Said spokesman Dan Eramian:
“We believe there has been good cooperation between law-enforcement (agencies) in this investigation. We’re often accused of dragging our feet, and part of that we believe is partisan in nature.”
Yet the evidence of a cover-up is mounting:
In one of the most mysterious events in the case, B.C.C.I. bank records from Panama City relating to Noriega “disappeared” in transit to Washington while under guard by the Drug Enforcement Administration.
After an internal investigation, the DEA said it had no idea what had happened to the documents.
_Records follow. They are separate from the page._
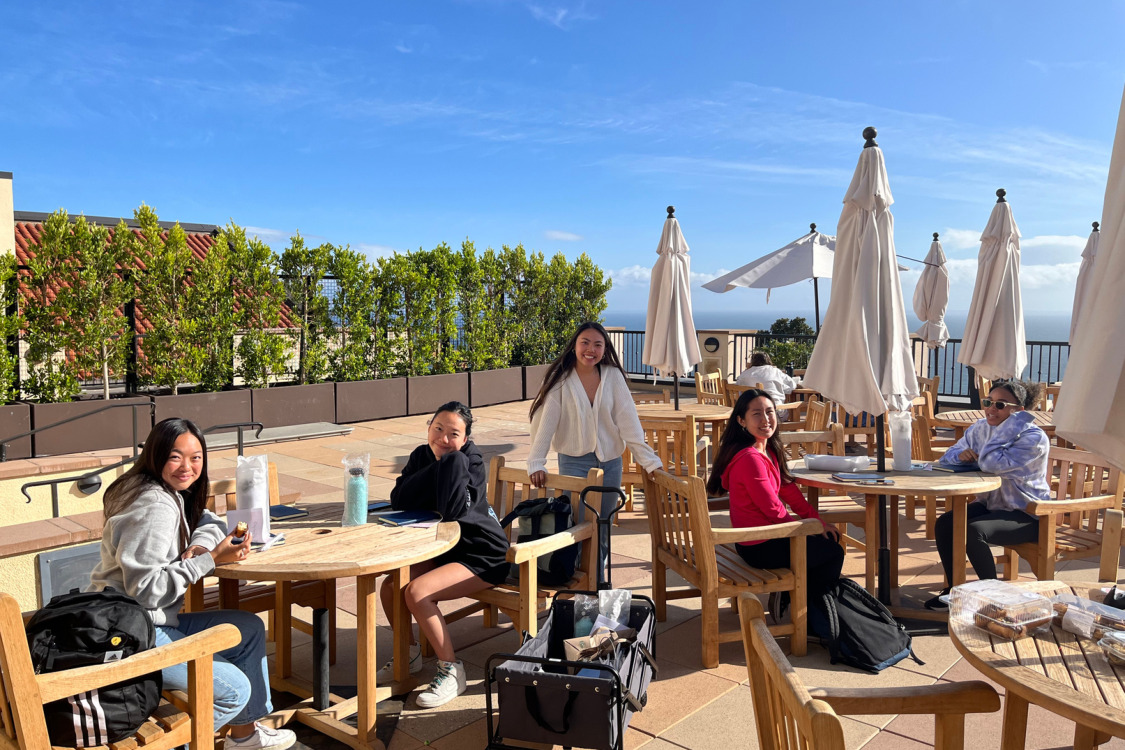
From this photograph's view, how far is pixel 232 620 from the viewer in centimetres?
278

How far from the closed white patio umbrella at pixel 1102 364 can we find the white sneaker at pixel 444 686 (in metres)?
2.48

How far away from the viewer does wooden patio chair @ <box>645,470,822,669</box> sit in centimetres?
347

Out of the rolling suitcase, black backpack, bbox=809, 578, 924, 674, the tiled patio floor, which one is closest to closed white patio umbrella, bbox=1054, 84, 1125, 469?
the rolling suitcase

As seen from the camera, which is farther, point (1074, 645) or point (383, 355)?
point (383, 355)

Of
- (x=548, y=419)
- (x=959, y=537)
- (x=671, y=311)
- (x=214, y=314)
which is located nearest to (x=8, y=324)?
(x=214, y=314)

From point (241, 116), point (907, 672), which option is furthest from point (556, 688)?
point (241, 116)

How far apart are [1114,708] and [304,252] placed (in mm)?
11940

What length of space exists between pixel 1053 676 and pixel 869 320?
274 centimetres

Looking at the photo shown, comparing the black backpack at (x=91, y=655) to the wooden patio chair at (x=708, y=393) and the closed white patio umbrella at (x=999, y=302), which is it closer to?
the wooden patio chair at (x=708, y=393)

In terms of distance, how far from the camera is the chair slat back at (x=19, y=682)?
1797mm

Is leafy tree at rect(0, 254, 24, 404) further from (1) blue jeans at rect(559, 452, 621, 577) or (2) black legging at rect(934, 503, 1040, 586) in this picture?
(2) black legging at rect(934, 503, 1040, 586)

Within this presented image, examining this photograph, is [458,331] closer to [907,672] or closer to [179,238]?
[179,238]

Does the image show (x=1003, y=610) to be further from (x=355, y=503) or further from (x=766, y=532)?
(x=355, y=503)

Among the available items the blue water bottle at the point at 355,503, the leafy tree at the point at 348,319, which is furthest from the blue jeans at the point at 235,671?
the leafy tree at the point at 348,319
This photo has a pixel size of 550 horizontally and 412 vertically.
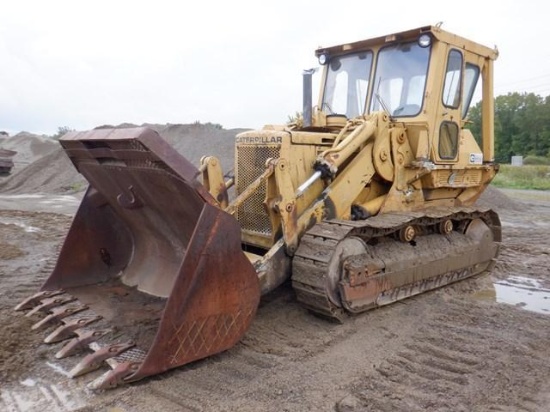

Lloyd’s of London, which is enmeshed in a racketeering lawsuit against B.C.C.I., has fruitlessly made offers to provide evidence of bribery and kickbacks and has made “repeated pleas” to U.S. Attorneys in Miami and New Orleans to seize B.C.C.I. records.
Lloyd’s accuses B.C.C.I. of taking part in smuggling operations and falsifying shipping documents. The insurance underwriters offered the results of their voluminous research into the bank’s illegal activities. The Justice Department attorneys ignored the offers, Lloyd’s says.
The U.S. Attorney General has assigned only a handful of FBI agents to its Washington grand jury investigation of B.C.C.I.’s relationship to First American Bankshares. The department’s main probe of B.C.C.I. itself is being handled by a sole Assistant U.S. Attorney in Tampa, who has recently been assigned another major case.
Similar understaffing is evident in a Miami grand jury probe of the relationship between B.C.C.I. and the CenTrust savings and loan, whose failure is estimated to cost taxpayers $2 billion.
This may help account for the fact that a 16-month investigation has yielded no indictments.
Just as perplexing is why the Bank of England and other authorities took so long to intervene.
Britain’s main financial regulator waited more than a year after seeing a Price Waterhouse audit that raised serious questions about B.C.C.I.’s viability before seizing its 25 branches in Britain.
One explanation:
the Bank of England was conducting extended negotiations with Abu Dhabi authorities, apparently hoping that B.C.C.I.’s current owner, Sheik Zayed bin Sultan al-Nahayan, would shore up the bank.
But more suspicious experts raise questions about B.C.C.I.’s links to Western intelligence agencies.
Leaders in Parliament have expressed outrage at the regulatory failure, which among other things has endangered deposits from as many as 45 municipalities and four utilities.
As authorities sift through B.C.C.I. subsidiaries around the world, they are trying to cope with potentially massive losses of depositors’ money. The Pakistani press spoke of “panic withdrawals,” and one paper added that “smugglers and drug barons” were desperately trying to rescue their offshore accounts.